_Excerpt_.
Gov. Pete Wilson wants to set aside nearly $500 million in the next state budget to pay for a business tax break that would exempt purchases of manufacturing equipment from the state sales tax, a Wilson Administration source said Wednesday.
To pay for the tax break, Wilson will propose far deeper cuts in health and welfare services than otherwise would be needed to balance the 1993-94 budget, the source said.
The Republican governor needs to close a shortfall of more than $2 billion that has opened in the budget he proposed in January for the fiscal year that begins July 1.
The governor intends to stand by the two most controversial elements of that proposed budget: a $2.6-billion transfer of property tax revenue from local government and the assumption that a temporary, half-cent sales tax increase will expire on schedule June 30.
Wilson will disclose details of his new budget proposal at a news conference in Los Angeles today. The source, who spoke on the condition that he not be identified, said Wilson's finance department has concluded that the state will receive about $300 million more in tax revenues in the coming year than had been anticipated based on pessimistic January budget projections.

_Information supplied_.
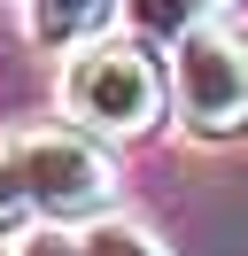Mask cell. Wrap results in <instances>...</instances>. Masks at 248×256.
Masks as SVG:
<instances>
[{"mask_svg":"<svg viewBox=\"0 0 248 256\" xmlns=\"http://www.w3.org/2000/svg\"><path fill=\"white\" fill-rule=\"evenodd\" d=\"M31 218H39V202H31V178H24L16 140H8V148H0V240H8V233H24Z\"/></svg>","mask_w":248,"mask_h":256,"instance_id":"cell-6","label":"cell"},{"mask_svg":"<svg viewBox=\"0 0 248 256\" xmlns=\"http://www.w3.org/2000/svg\"><path fill=\"white\" fill-rule=\"evenodd\" d=\"M210 8H225V0H132L140 32H155V39H178V32H194Z\"/></svg>","mask_w":248,"mask_h":256,"instance_id":"cell-7","label":"cell"},{"mask_svg":"<svg viewBox=\"0 0 248 256\" xmlns=\"http://www.w3.org/2000/svg\"><path fill=\"white\" fill-rule=\"evenodd\" d=\"M62 109L78 116L86 132H148L155 109H163V70L148 62V47L132 39H93L70 70H62Z\"/></svg>","mask_w":248,"mask_h":256,"instance_id":"cell-2","label":"cell"},{"mask_svg":"<svg viewBox=\"0 0 248 256\" xmlns=\"http://www.w3.org/2000/svg\"><path fill=\"white\" fill-rule=\"evenodd\" d=\"M86 256H170V248L132 218H93L86 225Z\"/></svg>","mask_w":248,"mask_h":256,"instance_id":"cell-5","label":"cell"},{"mask_svg":"<svg viewBox=\"0 0 248 256\" xmlns=\"http://www.w3.org/2000/svg\"><path fill=\"white\" fill-rule=\"evenodd\" d=\"M16 163L31 178L39 218H54V225H93L108 210V194H116V163L93 140H78V132H24Z\"/></svg>","mask_w":248,"mask_h":256,"instance_id":"cell-3","label":"cell"},{"mask_svg":"<svg viewBox=\"0 0 248 256\" xmlns=\"http://www.w3.org/2000/svg\"><path fill=\"white\" fill-rule=\"evenodd\" d=\"M170 94H178L186 132H202V140L248 132V39L232 24H217V16L178 32V47H170Z\"/></svg>","mask_w":248,"mask_h":256,"instance_id":"cell-1","label":"cell"},{"mask_svg":"<svg viewBox=\"0 0 248 256\" xmlns=\"http://www.w3.org/2000/svg\"><path fill=\"white\" fill-rule=\"evenodd\" d=\"M24 16H31L39 47H78V39H93L116 16V0H24Z\"/></svg>","mask_w":248,"mask_h":256,"instance_id":"cell-4","label":"cell"},{"mask_svg":"<svg viewBox=\"0 0 248 256\" xmlns=\"http://www.w3.org/2000/svg\"><path fill=\"white\" fill-rule=\"evenodd\" d=\"M16 256H86V240H62V233H31Z\"/></svg>","mask_w":248,"mask_h":256,"instance_id":"cell-8","label":"cell"}]
</instances>
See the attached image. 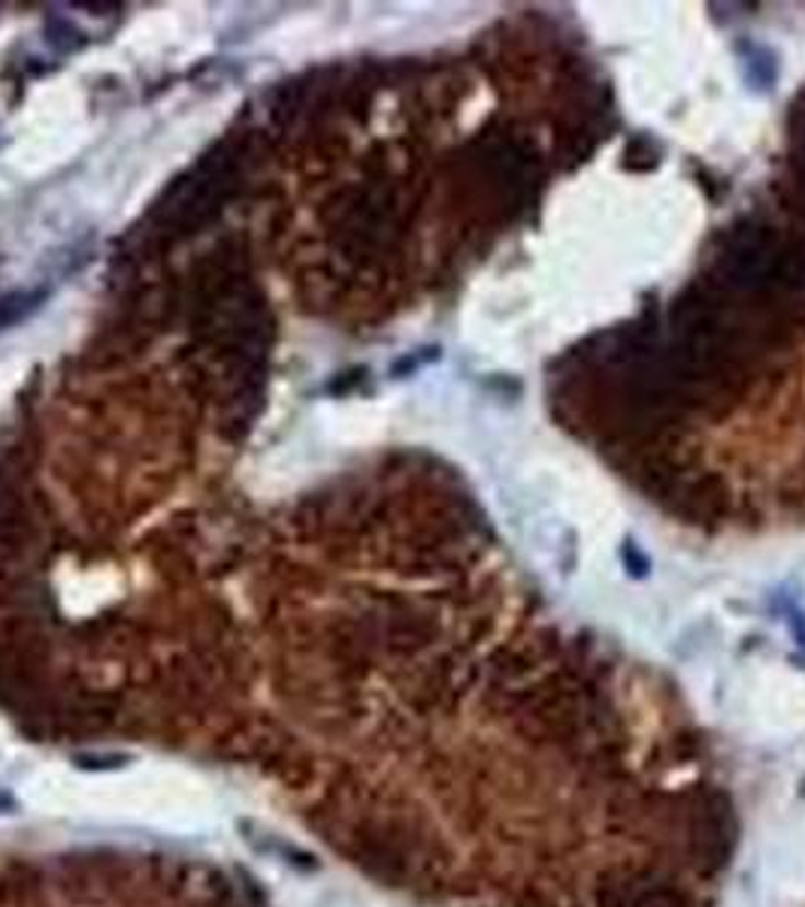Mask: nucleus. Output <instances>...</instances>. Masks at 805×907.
Returning <instances> with one entry per match:
<instances>
[{
	"instance_id": "obj_1",
	"label": "nucleus",
	"mask_w": 805,
	"mask_h": 907,
	"mask_svg": "<svg viewBox=\"0 0 805 907\" xmlns=\"http://www.w3.org/2000/svg\"><path fill=\"white\" fill-rule=\"evenodd\" d=\"M685 841H688V859L702 871L714 874L730 862L736 823H733V804L724 792L697 790L685 802Z\"/></svg>"
},
{
	"instance_id": "obj_2",
	"label": "nucleus",
	"mask_w": 805,
	"mask_h": 907,
	"mask_svg": "<svg viewBox=\"0 0 805 907\" xmlns=\"http://www.w3.org/2000/svg\"><path fill=\"white\" fill-rule=\"evenodd\" d=\"M46 291H13L0 297V327H13L43 306Z\"/></svg>"
},
{
	"instance_id": "obj_3",
	"label": "nucleus",
	"mask_w": 805,
	"mask_h": 907,
	"mask_svg": "<svg viewBox=\"0 0 805 907\" xmlns=\"http://www.w3.org/2000/svg\"><path fill=\"white\" fill-rule=\"evenodd\" d=\"M633 907H697L690 902V895H685V890L673 881H657L645 886L642 893L637 895Z\"/></svg>"
}]
</instances>
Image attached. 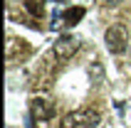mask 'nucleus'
I'll return each mask as SVG.
<instances>
[{
	"instance_id": "nucleus-5",
	"label": "nucleus",
	"mask_w": 131,
	"mask_h": 128,
	"mask_svg": "<svg viewBox=\"0 0 131 128\" xmlns=\"http://www.w3.org/2000/svg\"><path fill=\"white\" fill-rule=\"evenodd\" d=\"M84 12H87V10H84V7H82V5L67 7L64 12H62V20H64L67 25H77V22H79L82 17H84Z\"/></svg>"
},
{
	"instance_id": "nucleus-1",
	"label": "nucleus",
	"mask_w": 131,
	"mask_h": 128,
	"mask_svg": "<svg viewBox=\"0 0 131 128\" xmlns=\"http://www.w3.org/2000/svg\"><path fill=\"white\" fill-rule=\"evenodd\" d=\"M102 116L94 108H79V111H72V113L64 116V121L59 123V128H94L99 126Z\"/></svg>"
},
{
	"instance_id": "nucleus-4",
	"label": "nucleus",
	"mask_w": 131,
	"mask_h": 128,
	"mask_svg": "<svg viewBox=\"0 0 131 128\" xmlns=\"http://www.w3.org/2000/svg\"><path fill=\"white\" fill-rule=\"evenodd\" d=\"M77 49H79V42H77L74 37H69V35L59 37L57 42H54V54H57L59 59H69Z\"/></svg>"
},
{
	"instance_id": "nucleus-7",
	"label": "nucleus",
	"mask_w": 131,
	"mask_h": 128,
	"mask_svg": "<svg viewBox=\"0 0 131 128\" xmlns=\"http://www.w3.org/2000/svg\"><path fill=\"white\" fill-rule=\"evenodd\" d=\"M104 3H109V5H116V3H121V0H104Z\"/></svg>"
},
{
	"instance_id": "nucleus-3",
	"label": "nucleus",
	"mask_w": 131,
	"mask_h": 128,
	"mask_svg": "<svg viewBox=\"0 0 131 128\" xmlns=\"http://www.w3.org/2000/svg\"><path fill=\"white\" fill-rule=\"evenodd\" d=\"M30 111H32V116H35L37 121H50L52 116L57 113L54 104H52V101H47V99H32Z\"/></svg>"
},
{
	"instance_id": "nucleus-6",
	"label": "nucleus",
	"mask_w": 131,
	"mask_h": 128,
	"mask_svg": "<svg viewBox=\"0 0 131 128\" xmlns=\"http://www.w3.org/2000/svg\"><path fill=\"white\" fill-rule=\"evenodd\" d=\"M27 7H30L35 15H42V7H37V5H35V0H27Z\"/></svg>"
},
{
	"instance_id": "nucleus-2",
	"label": "nucleus",
	"mask_w": 131,
	"mask_h": 128,
	"mask_svg": "<svg viewBox=\"0 0 131 128\" xmlns=\"http://www.w3.org/2000/svg\"><path fill=\"white\" fill-rule=\"evenodd\" d=\"M104 42H106V49L111 54H121L126 49V44H129V30L124 25H111L106 30V35H104Z\"/></svg>"
}]
</instances>
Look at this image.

_Task list_.
**a.** Do these statements agree with the budget article? Answer yes or no for each, and quote the words that decide it.
(i) The proposed tax break would exempt purchases of manufacturing equipment from the state sales tax.
(ii) Wilson plans to abandon the transfer of property tax revenue from local government.
(iii) The temporary half-cent sales tax increase is assumed to expire on June 30.
**b.** Can you quote the stretch of the budget article from "Gov. Pete Wilson" through "the source said."?
These records have no connection to the budget article.

_Expected answers_.
**a.**
(i) Yes: "a business tax break that would exempt purchases of manufacturing equipment from the state sales tax"
(ii) No: "The governor intends to stand by the two most controversial elements of that proposed budget: a $2.6-billion transfer of property tax revenue from local government"
(iii) Yes: "the assumption that a temporary, half-cent sales tax increase will expire on schedule June 30"

**b.**
Gov. Pete Wilson wants to set aside nearly $500 million in the next state budget to pay for a business tax break that would exempt purchases of manufacturing equipment from the state sales tax, a Wilson Administration source said Wednesday.
To pay for the tax break, Wilson will propose far deeper cuts in health and welfare services than otherwise would be needed to balance the 1993-94 budget, the source said.